IF NOT EXISTS (SELECT * FROM sysobjects WHERE type = 'P' AND name = N'TransformEntityRelatesToEntityFactProc')
BEGIN
EXECUTE ('CREATE PROCEDURE dbo.[TransformEntityRelatesToEntityFactProc] @WaterMark xml AS RETURN 1')
END
GO
DECLARE @Statement NVARCHAR(MAX)
SET @Statement=
N'ALTER PROCEDURE [dbo].[TransformEntityRelatesToEntityFactProc](@WaterMark XML)
AS BEGIN
SET NOCOUNT ON
SET XACT_ABORT ON
DECLARE @BatchId INT,
@Updated INT = 0,
@Inserted INT = 0,
@retval INT = -1,
@err INT = 0,
@startTranCount INT = @@TRANCOUNT,
@source1WM DATETIME,
@source1MaxWM DATETIME,
@startTime DATETIME,
@batchSize INT,
@processedRowCount INT = 0,
@rejectedRowCount INT = 0
DECLARE @loopCount INT = 0,
@canContinue BIT = 1,
@rc INT = 1,
@level INT = 1
DECLARE @deletedE2E AS TABLE ( EntityDimKey INT NULL,
RelationshipTypeDimKey INT NULL,
TargetEntityDimKey INT NULL,
NewDeletedDate DATETIME NULL,
OldDeletedDate DATETIME NULL,
TobeUpdated BIT NULL,
Level INT NULL
)
--SELECT @task = ''Evaluating @source1MaxWM''
-- SET @source1MaxWM = GETUTCDATE()
WHILE(@canContinue = 1)
BEGIN
SELECT @task = ''Preparing #transformTemp0''
SELECT TOP(@batchSize) WITH TIES *
INTO #transformTemp0
FROM inbound.Relationship inbRel
WHERE inbRel.DWTimestamp >= @source1WM
AND inbRel.DWTimeStamp < @utc
ORDER BY DWTimestamp
SELECT @processedRowCount = @@ROWCOUNT
IF( @processedRowCount <> 0)
BEGIN --begin@processedRowCount
SELECT @task = ''Evaluating @source1MaxWM''
SELECT @source1MaxWM = (SELECT MAX(DWTimeStamp) FROM #transformTemp0)
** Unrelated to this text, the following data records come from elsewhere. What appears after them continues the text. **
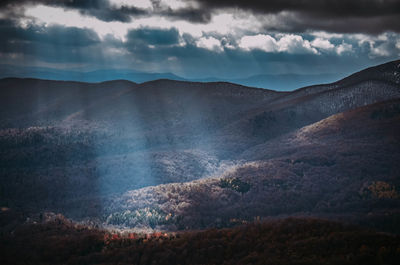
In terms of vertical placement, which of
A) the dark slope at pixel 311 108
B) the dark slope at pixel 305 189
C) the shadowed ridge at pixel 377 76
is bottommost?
the dark slope at pixel 305 189

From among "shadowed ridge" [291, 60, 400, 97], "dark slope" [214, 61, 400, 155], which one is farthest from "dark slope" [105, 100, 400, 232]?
"shadowed ridge" [291, 60, 400, 97]

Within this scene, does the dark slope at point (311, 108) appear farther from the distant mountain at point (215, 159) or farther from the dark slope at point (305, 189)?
the dark slope at point (305, 189)

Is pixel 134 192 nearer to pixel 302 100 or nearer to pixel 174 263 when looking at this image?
pixel 174 263

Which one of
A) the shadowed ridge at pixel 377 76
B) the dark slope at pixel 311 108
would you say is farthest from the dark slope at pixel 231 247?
the shadowed ridge at pixel 377 76

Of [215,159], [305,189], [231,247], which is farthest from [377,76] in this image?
[231,247]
SELECT @source1MaxWM = ( SELECT MIN(DWTimestamp)
FROM inbound.Relationship
WHERE DWTimeStamp > @source1MaxWM)
SELECT @source1MaxWM = ISNULL(@source1MaxWM, @utc)
/*
************************************************************************************************
* Step 1: Prepare a temp table with following bits of information:
* Step 2: ''Close'' all the ''Open'' events within the Batch
* Step 3: Delete unnecessary events (events that are either already present in the fact or
* that have been accounted for in the previous step) from the temp table
* Step 4: Update the fact to ''Close'' all the ''Open'' relationships
* Step 5: Insert new relationships
************************************************************************************************
*/
SELECT @task = ''Step 1: Preparing #TransformTemp1''
EXEC @err = dbo.InferDatasourceDimProc
@sourceTableName = ''inbound.Relationship'',
@columnName = ''DataSourceId'',
@filterColumnName = ''DWTimeStamp'',
@minTimeStamp = @source1WM,
@maxTimeStamp = @source1MaxWM,
@batchId = @BatchId
SELECT CONVERT(NVARCHAR(8), inbRel.TimeAdded, 112) AS DateKey,
dimDS.DataSourceDimKey,
dimRelType.RelationshipTypeDimKey,
dimSrcEnt.EntityDimKey AS SourceEntityDimKey,
dimTgtEnt.EntityDimKey AS TargetEntityDimKey,
inbRel.TimeAdded AS CreatedDate,
CASE WHEN inbRel.IsDeleted = 0 THEN ''9999/01/01'' ELSE inbRel.LastModified END AS DeletedDate,
IDENTITY(INT, 1, 1) AS IdentKey,
CASE WHEN dimRelType.TargetMaxCardinality = 1 THEN 1 ELSE 0 END AS IsSingleCardinalityRelationship,
inbRel.InsertedTimeStamp
INTO #transformTemp1
FROM #transformTemp0 inbRel
JOIN dbo.DataSourceDimvw dimDS ON (inbRel.DatasourceId = dimDS.SourceId)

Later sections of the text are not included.